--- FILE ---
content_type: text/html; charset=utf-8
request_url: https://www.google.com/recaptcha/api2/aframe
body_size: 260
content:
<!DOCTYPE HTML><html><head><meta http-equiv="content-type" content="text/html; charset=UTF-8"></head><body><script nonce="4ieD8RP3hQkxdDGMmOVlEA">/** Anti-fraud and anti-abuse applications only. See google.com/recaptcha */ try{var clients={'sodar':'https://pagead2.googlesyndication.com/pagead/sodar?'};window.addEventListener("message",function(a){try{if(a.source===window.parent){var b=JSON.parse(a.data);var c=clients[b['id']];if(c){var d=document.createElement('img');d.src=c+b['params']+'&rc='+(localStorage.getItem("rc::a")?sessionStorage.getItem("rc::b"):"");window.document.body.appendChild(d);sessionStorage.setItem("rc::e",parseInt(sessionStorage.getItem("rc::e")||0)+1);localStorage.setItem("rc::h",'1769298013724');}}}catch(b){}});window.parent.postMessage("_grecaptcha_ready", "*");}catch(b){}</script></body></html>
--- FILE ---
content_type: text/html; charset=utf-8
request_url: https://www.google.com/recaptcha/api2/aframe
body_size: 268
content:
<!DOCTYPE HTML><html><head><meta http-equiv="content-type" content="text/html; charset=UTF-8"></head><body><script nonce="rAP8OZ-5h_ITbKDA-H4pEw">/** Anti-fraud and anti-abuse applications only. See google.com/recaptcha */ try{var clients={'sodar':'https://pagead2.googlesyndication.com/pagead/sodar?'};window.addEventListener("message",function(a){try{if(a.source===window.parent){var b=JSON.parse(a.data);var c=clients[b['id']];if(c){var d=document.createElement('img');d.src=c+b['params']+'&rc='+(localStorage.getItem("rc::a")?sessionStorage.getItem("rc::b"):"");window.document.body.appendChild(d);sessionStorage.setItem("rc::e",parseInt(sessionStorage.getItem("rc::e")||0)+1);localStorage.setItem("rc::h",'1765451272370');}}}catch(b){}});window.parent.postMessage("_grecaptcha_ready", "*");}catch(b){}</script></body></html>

Goal of the exercise >>
Exactly as shown, output all of the material above.

Task result >>
--- FILE ---
content_type: text/html; charset=utf-8
request_url: https://www.google.com/recaptcha/api2/aframe
body_size: 260
content:
<!DOCTYPE HTML><html><head><meta http-equiv="content-type" content="text/html; charset=UTF-8"></head><body><script nonce="4ieD8RP3hQkxdDGMmOVlEA">/** Anti-fraud and anti-abuse applications only. See google.com/recaptcha */ try{var clients={'sodar':'https://pagead2.googlesyndication.com/pagead/sodar?'};window.addEventListener("message",function(a){try{if(a.source===window.parent){var b=JSON.parse(a.data);var c=clients[b['id']];if(c){var d=document.createElement('img');d.src=c+b['params']+'&rc='+(localStorage.getItem("rc::a")?sessionStorage.getItem("rc::b"):"");window.document.body.appendChild(d);sessionStorage.setItem("rc::e",parseInt(sessionStorage.getItem("rc::e")||0)+1);localStorage.setItem("rc::h",'1769298013724');}}}catch(b){}});window.parent.postMessage("_grecaptcha_ready", "*");}catch(b){}</script></body></html>
--- FILE ---
content_type: text/html; charset=utf-8
request_url: https://www.google.com/recaptcha/api2/aframe
body_size: 268
content:
<!DOCTYPE HTML><html><head><meta http-equiv="content-type" content="text/html; charset=UTF-8"></head><body><script nonce="rAP8OZ-5h_ITbKDA-H4pEw">/** Anti-fraud and anti-abuse applications only. See google.com/recaptcha */ try{var clients={'sodar':'https://pagead2.googlesyndication.com/pagead/sodar?'};window.addEventListener("message",function(a){try{if(a.source===window.parent){var b=JSON.parse(a.data);var c=clients[b['id']];if(c){var d=document.createElement('img');d.src=c+b['params']+'&rc='+(localStorage.getItem("rc::a")?sessionStorage.getItem("rc::b"):"");window.document.body.appendChild(d);sessionStorage.setItem("rc::e",parseInt(sessionStorage.getItem("rc::e")||0)+1);localStorage.setItem("rc::h",'1765451272370');}}}catch(b){}});window.parent.postMessage("_grecaptcha_ready", "*");}catch(b){}</script></body></html>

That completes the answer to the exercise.